Jayapura, Aktual.com – Kementerian Pemberdayaan Perempuan dan Perlindungan Anak (PPPA) menyatakan penyelesaian kasus pidana anak usia di bawah 12 tahun, dapat menggunakan kearifan lokal.

Staf Kementerian PPPA Erna Sofwan Sjaktrie, mengatakan ada yang disebut “recources justice” di mana untuk penyelesaian kasus pidana pada anak di bawah umur bisa menggunakan kearifan lokal, yaitu memberlakukan hukum adat.

“Selain itu tidak perlu diganti rugi, tetapi misalnya bersedia menyekolahkan atau umpamanya minta waktu ganti rugi secara adat jika ada anak yang melakukan pidana kepada anak lainnya,” katanya.

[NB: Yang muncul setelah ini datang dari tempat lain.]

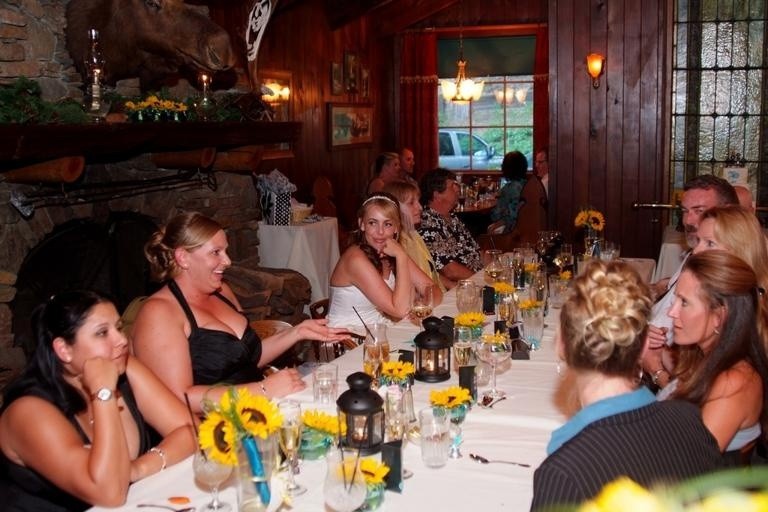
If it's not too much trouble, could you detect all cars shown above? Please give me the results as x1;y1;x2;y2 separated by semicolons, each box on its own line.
417;406;450;469
323;448;367;512
311;362;339;404
455;172;499;207
365;323;391;363
412;230;623;406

Erna menjelaskan akhir-akhir ini banyak terjadi kejahatan seksual dari anak yang melakukannya terhadap anak, sehingga dalam penanganannya bisa menggunakan “resources justice” ini.

“Seperti kasus pemerkosaan di Kabupaten Keerom yang dilakukan bocah 11 tahun kepada bocah enam tahun, di mana polisi tidak dapat melakukan proses hukum karena anak masih di bawah umur,” ujarnya di Jayapura, Minggu (1/11).

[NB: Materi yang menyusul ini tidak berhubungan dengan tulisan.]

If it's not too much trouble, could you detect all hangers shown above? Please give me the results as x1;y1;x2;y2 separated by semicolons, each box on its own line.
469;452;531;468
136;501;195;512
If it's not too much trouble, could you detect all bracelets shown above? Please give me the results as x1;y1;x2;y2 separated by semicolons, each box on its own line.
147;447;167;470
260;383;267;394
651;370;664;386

Dia menuturkan dalam kasus pidana tersebut, keluarga korban bersikeras bahwa pelaku harus diproses hukum sesuai perbuatannya dan harus dipenjarakan.

“Dalam kasus ini harus digunakan pendekatan restorifektif yaitu jika dalam sebuah kasus kriminal yang mana pelakunya adalah seorang anak berusia 12 tahun ke bawah, maka dia tidak dapat dipidana, melainkan akan diserahkan kepada orang tuanya,” katanya lagi.

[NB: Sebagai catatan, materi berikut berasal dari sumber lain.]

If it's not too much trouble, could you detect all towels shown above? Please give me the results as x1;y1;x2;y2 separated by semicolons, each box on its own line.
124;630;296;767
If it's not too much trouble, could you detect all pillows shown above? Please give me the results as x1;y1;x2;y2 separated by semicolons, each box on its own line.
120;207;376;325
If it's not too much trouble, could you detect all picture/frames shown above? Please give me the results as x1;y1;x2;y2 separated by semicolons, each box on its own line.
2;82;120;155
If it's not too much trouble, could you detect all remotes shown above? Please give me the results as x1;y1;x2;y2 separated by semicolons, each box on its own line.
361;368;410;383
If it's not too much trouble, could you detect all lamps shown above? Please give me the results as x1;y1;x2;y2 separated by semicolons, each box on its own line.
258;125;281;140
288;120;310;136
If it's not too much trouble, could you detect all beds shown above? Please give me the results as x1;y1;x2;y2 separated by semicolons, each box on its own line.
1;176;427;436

Dia menambahkan namun sang anak tidak serta merta diserahkan begitu saja kepada orang tuanya melainkan harus dididik atau direhabilitasi untuk tidak melakukan perbuatan kriminal lagi.

“Hal ini sesuai dengan Peraturan Mahkamah Agung (MA) Republik Indonesia (RI) Nomor 4 tahun 2014 tentang Pedoman Pelaksanaan Diversi Dalam Sistem Peradilan Pidana Anak, seorang anak yang usianya di bawah 12 tahun yang melakukan tindak pidana tidak dapat dipidana, melainkan sang anak akan dikembalikan kepada keluarganya,” ujarnya lagi.